What happened: In 1972, a team of British and American researchers published a study called “Psychiatric Diagnosis in New York and London” that compared diagnoses from hospitals on each side of the Atlantic.
The study’s results were confusing: 62 percent of New York’s patients were diagnosed as schizophrenics, compared with only 34 percent of London’s test subjects. London doctors, on the other hand, declared 24 percent of their subjects to be suffering from depressive psychosis — a diagnoses given to only 5 percent of New York’s study participants.
The study illustrated a problem with diagnosis at the time: It wasn’t consistent, and it wasn’t repeatable. Psychiatrists were ostensibly using the same definitions but were arriving at different conclusions.

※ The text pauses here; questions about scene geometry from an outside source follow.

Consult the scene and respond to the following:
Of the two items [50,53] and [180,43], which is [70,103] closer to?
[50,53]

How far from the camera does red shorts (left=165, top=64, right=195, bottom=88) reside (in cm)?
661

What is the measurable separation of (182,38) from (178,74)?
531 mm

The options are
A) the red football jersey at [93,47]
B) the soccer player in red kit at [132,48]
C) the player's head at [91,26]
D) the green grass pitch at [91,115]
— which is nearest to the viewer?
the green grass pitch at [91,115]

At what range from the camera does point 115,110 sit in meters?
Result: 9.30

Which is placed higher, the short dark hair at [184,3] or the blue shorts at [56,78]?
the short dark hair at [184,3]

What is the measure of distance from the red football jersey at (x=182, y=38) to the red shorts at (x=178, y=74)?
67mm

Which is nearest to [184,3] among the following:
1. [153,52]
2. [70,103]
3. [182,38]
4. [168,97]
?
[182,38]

The second revision of the DSM had been more of an update than an overhaul, but in the mid-1970s, the DSM task force decided that the third edition would be a rigorous and ambitious reimagining of what a psychiatric manual could do. Columbia psychiatrist Robert Spitzer was tapped to act as chair, and he set about changing the DSM from a more descriptive document to a rule-bound field guide for classification.

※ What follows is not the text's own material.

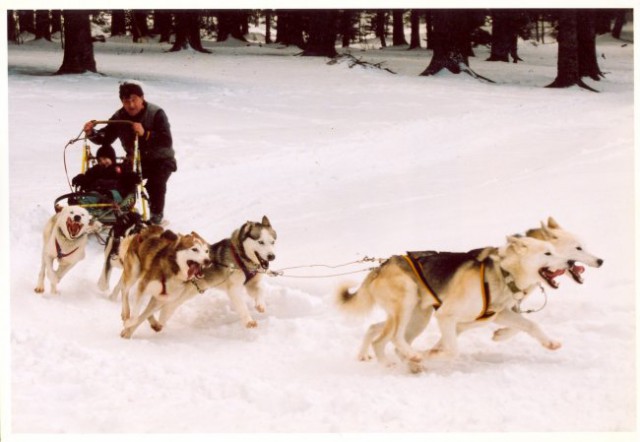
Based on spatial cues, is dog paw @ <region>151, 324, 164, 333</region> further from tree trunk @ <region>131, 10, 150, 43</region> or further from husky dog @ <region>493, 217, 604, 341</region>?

Gone were the Freudian “neuroses” that had populated earlier editions. Introduced were guidelines to help clinicians from different facilities arrive at the same conclusions, writes Bob Whitaker in “Anatomy of an Epidemic,” a history of mental health in the United States. A practitioner could not, for example, declare someone to be experiencing a “major depressive episode” unless five of nine listed criteria were met.
Moreover, the DSM-III was a rhetorical revolution, expanding the number of potential diagnoses — and the terms people had available to describe their suffering — to 265. It neatly organized people and behaviors into tidy compartments, laying the groundwork for manuals to come, and for the future of psychiatry as a whole. One psychiatrist at the time, writes Whitaker, heralded the new DSM as the victory of scientific psychiatry: “The old psychiatry derives from theory, the new psychiatry from fact.”